▶ **TEXT**
——
This is chapter 6.5 in the Solar System’s story. It’s a semi-philosophical discussion about the factors that influenced whether Earth could become habitable, focusing on the origin of Earth’s water.
Well, what’s so special about our Solar System? It’s true that our Solar System is indeed unusual among known planetary systems. But not that unusual. Among Sun-like stars our system is about a 1% outlier, meaning that you’d need to sample about 100 yellow Suns to find a system like ours (in practice, a Sun-Jupiter system like ours). Taking into account the fact that most stars are red, not yellow, the Solar System ends up as a 1-in-1000 case.
But there is one thing that makes our Solar System completely unique: life! Earth is the only planet in the Universe that we know harbors life — including intelligent life capable of solving problems, building technology, and making dumb movies.
You might be screaming: THIS IS RIDICULOUS! FOR ALL WE KNOW EVERY OTHER STAR HAS PLANETS WITH LIFE!
——
▶ **EXERCISE PROMPT**
Carry on the essay about Earth's habitability and the origin of its water, starting after its last line. The records that follow have no connection to the essay on Earth's habitability.
——
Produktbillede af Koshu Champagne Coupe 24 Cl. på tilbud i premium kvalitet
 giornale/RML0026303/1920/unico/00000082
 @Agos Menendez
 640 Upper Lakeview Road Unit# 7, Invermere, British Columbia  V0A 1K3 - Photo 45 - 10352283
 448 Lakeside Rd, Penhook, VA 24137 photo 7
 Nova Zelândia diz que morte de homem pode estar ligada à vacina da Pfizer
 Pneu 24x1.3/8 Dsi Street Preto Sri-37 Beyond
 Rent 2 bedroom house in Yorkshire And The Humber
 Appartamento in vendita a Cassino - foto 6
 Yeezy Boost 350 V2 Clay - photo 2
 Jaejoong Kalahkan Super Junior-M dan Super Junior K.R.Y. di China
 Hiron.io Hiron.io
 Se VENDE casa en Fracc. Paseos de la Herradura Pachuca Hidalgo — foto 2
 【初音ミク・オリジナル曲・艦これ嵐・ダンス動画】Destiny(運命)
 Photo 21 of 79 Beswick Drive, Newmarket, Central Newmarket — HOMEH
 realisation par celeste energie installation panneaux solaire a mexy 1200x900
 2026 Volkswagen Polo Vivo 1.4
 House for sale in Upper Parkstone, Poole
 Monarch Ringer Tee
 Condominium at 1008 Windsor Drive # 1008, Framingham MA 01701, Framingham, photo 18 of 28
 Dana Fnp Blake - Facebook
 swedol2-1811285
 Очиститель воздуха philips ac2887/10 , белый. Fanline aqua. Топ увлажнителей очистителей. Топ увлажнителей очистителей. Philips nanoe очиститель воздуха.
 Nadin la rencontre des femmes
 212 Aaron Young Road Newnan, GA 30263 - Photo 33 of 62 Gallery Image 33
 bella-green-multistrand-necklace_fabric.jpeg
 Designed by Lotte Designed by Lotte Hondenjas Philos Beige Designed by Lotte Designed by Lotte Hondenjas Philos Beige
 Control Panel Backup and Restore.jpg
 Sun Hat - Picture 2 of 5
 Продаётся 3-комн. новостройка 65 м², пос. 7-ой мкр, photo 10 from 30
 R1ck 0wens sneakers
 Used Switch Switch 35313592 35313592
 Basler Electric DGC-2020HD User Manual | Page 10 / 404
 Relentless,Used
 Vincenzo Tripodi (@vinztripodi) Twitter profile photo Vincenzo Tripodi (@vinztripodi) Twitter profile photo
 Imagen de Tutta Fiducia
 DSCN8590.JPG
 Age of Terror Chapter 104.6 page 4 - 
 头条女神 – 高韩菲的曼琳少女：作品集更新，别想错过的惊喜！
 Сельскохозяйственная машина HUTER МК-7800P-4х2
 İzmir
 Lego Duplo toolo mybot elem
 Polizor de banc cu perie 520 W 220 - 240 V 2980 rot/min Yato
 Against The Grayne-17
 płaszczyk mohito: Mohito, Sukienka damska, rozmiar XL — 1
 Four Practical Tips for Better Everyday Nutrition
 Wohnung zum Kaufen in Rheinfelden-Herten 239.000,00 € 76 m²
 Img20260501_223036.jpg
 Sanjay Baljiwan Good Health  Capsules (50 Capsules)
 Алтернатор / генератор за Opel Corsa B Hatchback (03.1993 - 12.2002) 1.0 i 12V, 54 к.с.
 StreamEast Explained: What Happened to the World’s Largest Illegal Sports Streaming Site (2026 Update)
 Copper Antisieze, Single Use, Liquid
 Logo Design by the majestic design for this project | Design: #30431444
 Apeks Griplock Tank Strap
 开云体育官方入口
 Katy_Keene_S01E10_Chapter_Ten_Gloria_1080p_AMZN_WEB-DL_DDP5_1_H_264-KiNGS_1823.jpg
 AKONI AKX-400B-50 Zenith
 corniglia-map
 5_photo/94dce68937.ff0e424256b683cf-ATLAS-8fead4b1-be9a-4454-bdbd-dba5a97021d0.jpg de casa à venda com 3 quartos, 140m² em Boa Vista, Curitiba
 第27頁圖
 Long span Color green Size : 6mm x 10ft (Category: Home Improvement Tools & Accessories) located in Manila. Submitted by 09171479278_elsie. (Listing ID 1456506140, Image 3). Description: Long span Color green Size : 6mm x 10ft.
——
▶ **OUTPUT**
Of course, I can’t claim to know that life does NOT exist around other stars. But we’ve got to start somewhere. Life exists on Earth, and no one has found convincing evidence for life on another planet in our Solar System, despite centuries of searching (see Percival Lowell‘s Martian canals).
So I will make the assumption that Earth represents an ideal habitable planet — that it has the right conditions for life, whatever those are, and that the other planets in our Solar System do not.
What exactly are the criteria for a life-bearing planet? Just how “lucky” is Earth?
There are two ways that people address this question. Either there is a very long list of requirements for life, or a very short one.
Each of these criteria has a reason for it. For example, plate tectonics are a key driver of the carbonate-silicate cycle, which acts as Earth’s long-term thermostat. The Moon stabilizes Earth’s spin axis (at least at its current spin rate). And it might not be a great thing for a planet to be right next to a supernova explosion. These all sound like pretty important for hosting *complex* life.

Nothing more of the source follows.